• Source document:
+===+

Originally Posted by *Artymisia* 
I

If you are still rear-facing ignore the tether comment. the LATCH system has a top tether (above the seat on the rear dashboard) but only for forward facing. The only instances I know of where a rear-facing seat uses the tether is in Minivans or large SUVs where I think there is one on the floor.

You are EXTREMELY incorrect and offering dangerous advice.

All convertible Britaxes can be tethered RF and SHOULD be tethered RF, regardless of what kind of auto they are harnessed in, and regardless if seats are installed with a seatbelt or lower anchors.

OP, your seat has a tether coming out of the top of the carseat. It should be attached to an immovable point in front of the seat, using the D-ring that comes with your seat. Consult your manual.


----------



## ThreeBeans (Dec 2, 2006)

Quote:


Originally Posted by *njbeachgirl* 
the towel worked wonders. I now love my seat. Everything else about it is fabulous and Maya seems to like it too.

Next I am going to check out the tethers







Thanks all!!!

You do NOT NEED A TOWEL. Please take it out and install with the top tether


----------



## alegna (Jan 14, 2003)

Quote:


Originally Posted by *Artymisia* 
I have the decathlon which is similar. I've noticed that the incline of the seat makes a really big difference. We have a Saturn Aura and the baby seat sits almost vertically. My mother has a Honda Accord and it looks much more comfortable.

If you are still rear-facing ignore the tether comment. the LATCH system has a top tether (above the seat on the rear dashboard) but only for forward facing. The only instances I know of where a rear-facing seat uses the tether is in Minivans or large SUVs where I think there is one on the floor.

No, no no. Britax seats tether rear facing.

Much safer

-Angela


----------



## alegna (Jan 14, 2003)

Quote:


Originally Posted by *ThreeBeans* 
You do NOT NEED A TOWEL. Please take it out and install with the top tether

















:









-Angela


----------



## keriberry (May 27, 2007)

Tether it...get tether out of back pouch...unclip the D-ring at the end...locate immovable part of vehicle (usually seat track/leg of drivers or passengers seat...thread d ring through loop on the end...clip tether to it...tighten to proper angle...Voila! You can choose the best angle for you childs' age by tightening or loosening the tether!


----------



## kewpie-o (Jun 1, 2006)

A police officer who is certified to install car seats installed our Marathon and used a rolled up towel and did not tether it to the bottom of the front seat frame w/ the D ring.







:


----------



## keriberry (May 27, 2007)

Yes, I've heard of some telling parents to take off the RFing tether.







: It's IN the manual! Go ahead and get rid of that towel and add the tether. The MA is one of the easiest seats to install. You'll have it much safer afterward.


----------



## Synchro246 (Aug 8, 2005)

Do you have a picture of your seat installed?







:


----------



## All together ooky (Jun 3, 2004)

Please remove the towel and tether the seat to a non-movable point (like a front seat post). There are directions in the manual (Versa Tether). Britax does not recommend using towels or pool noodles. It is not neccessary.

+===+

• Extracted information:
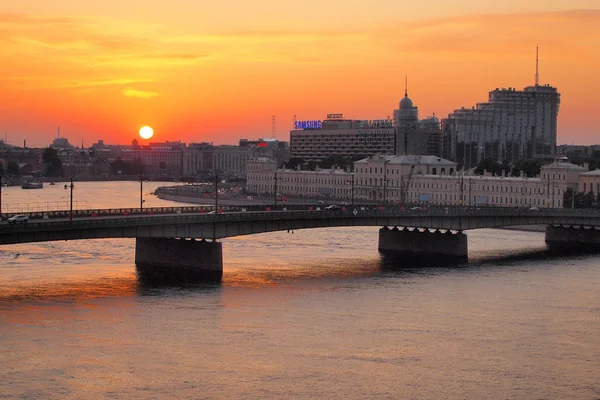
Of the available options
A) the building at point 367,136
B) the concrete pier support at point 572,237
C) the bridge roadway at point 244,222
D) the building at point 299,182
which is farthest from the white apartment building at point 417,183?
the building at point 367,136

+===+

• Objective: Retype the stretch of the car seat thread from "Tether it...get tether" through "the D ring.". The records are separate from the car seat thread and unrelated to it.

• Task response:
Tether it...get tether out of back pouch...unclip the D-ring at the end...locate immovable part of vehicle (usually seat track/leg of drivers or passengers seat...thread d ring through loop on the end...clip tether to it...tighten to proper angle...Voila! You can choose the best angle for you childs' age by tightening or loosening the tether!


----------



## kewpie-o (Jun 1, 2006)

A police officer who is certified to install car seats installed our Marathon and used a rolled up towel and did not tether it to the bottom of the front seat frame w/ the D ring.